**SELECTED EXTRACT**
It all made perfect sense. The troika that had been born and raised in Athens was now Paris-bound because its ultimate mission was to control the French national budget. The harsh and failed policies imposed upon Greece had nothing to do with our country. The threat to close down Greece’s banks that Benoît had been relaying to me at the very moment Michel yelled at Wolfgang had nothing to do with our banks. They were Wolfgang’s signal to Paris: if France wanted the euro, it must forfeit sovereignty over its budget deficits. There was a logic to all this – a twisted logic perhaps, a logic of the type that would end up damaging the European Union irreversibly, but a logic nevertheless. One thing remained puzzling, though: the manner in which Michel and Benoît were colluding in the French government’s subjugation by playing their part in ours.

**PROBLEM TO WORK ON**
Copy the passage above about the troika's move to Paris word for word, starting at "It all made" and ending at "part in ours.".

**DATASET SECTION**

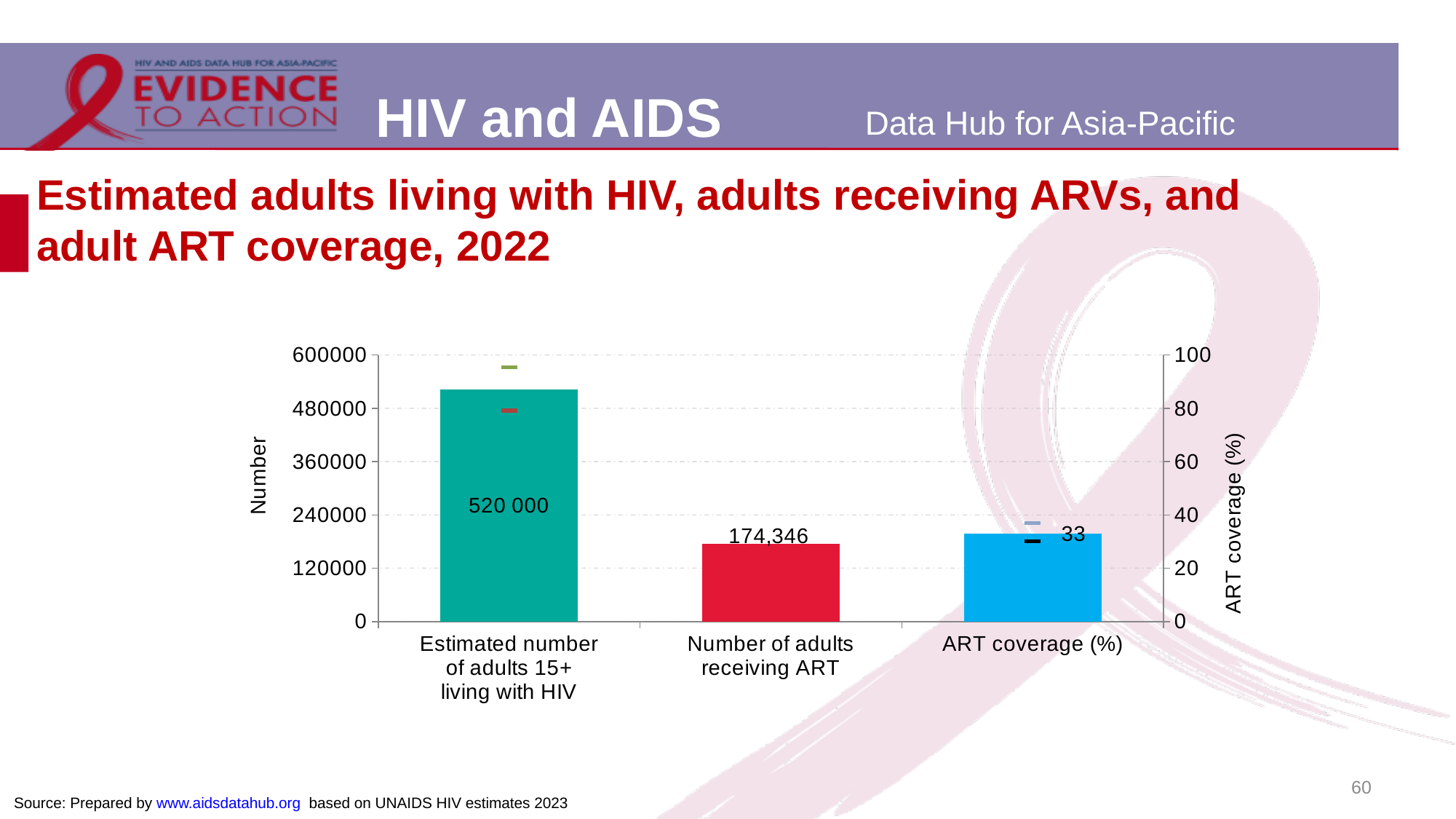
How many categories are shown on the x axis of the chart? 3 Which category has the tallest bar on the chart? Estimated number of adults 15+ living with HIV Which is larger: the estimated number of adults 15+ living with HIV or the number of adults receiving ART? Estimated number of adults 15+ living with HIV Is the number of adults receiving ART greater or less than 240000? less What is the label of the right-hand vertical axis of the chart? ART coverage (%) What is the ART coverage (%) value shown on the chart? 33 What is the estimated number of adults 15+ living with HIV shown on the chart? 520 000 What is the difference between the estimated number of adults 15+ living with HIV and the number of adults receiving ART? 345,654 Is the ART coverage (%) value greater or less than 40 on the right-hand axis? less What is the label of the left-hand vertical axis of the chart? Number What kind of chart is shown on the slide? Bar chart What is the number of adults receiving ART shown on the chart? 174,346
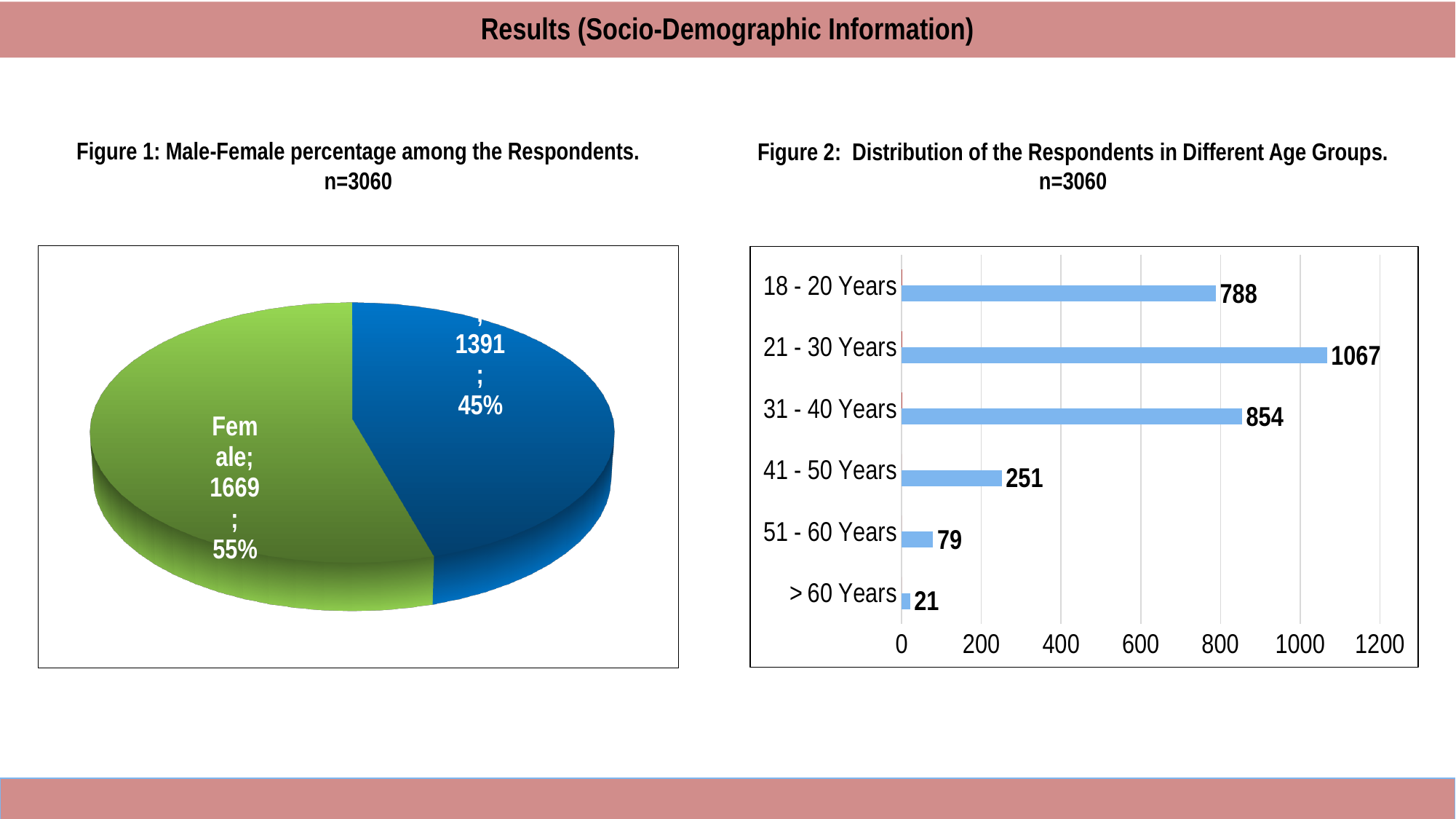
In Figure 2, which is larger, the value for 41 - 50 Years or the value for 51 - 60 Years? 41 - 50 Years What kind of chart is Figure 2? Bar chart How many age groups are shown in Figure 2? 6 In Figure 1, what percentage is shown on the blue slice? 45% In Figure 2, which age group has the lowest value? > 60 Years In Figure 2, what is the value for 51 - 60 Years? 79 In Figure 2, what is the difference between the values for 31 - 40 Years and 18 - 20 Years? 66 In Figure 2, what is the value for 21 - 30 Years? 1067 In Figure 1, what percentage share does the Female slice have? 55% What kind of chart is Figure 1? Pie chart In Figure 2, which age group has the highest value? 21 - 30 Years In Figure 1, what value is shown for Female? 1669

**SOLUTION TO THE EXERCISE**
It all made perfect sense. The troika that had been born and raised in Athens was now Paris-bound because its ultimate mission was to control the French national budget. The harsh and failed policies imposed upon Greece had nothing to do with our country. The threat to close down Greece’s banks that Benoît had been relaying to me at the very moment Michel yelled at Wolfgang had nothing to do with our banks. They were Wolfgang’s signal to Paris: if France wanted the euro, it must forfeit sovereignty over its budget deficits. There was a logic to all this – a twisted logic perhaps, a logic of the type that would end up damaging the European Union irreversibly, but a logic nevertheless. One thing remained puzzling, though: the manner in which Michel and Benoît were colluding in the French government’s subjugation by playing their part in ours.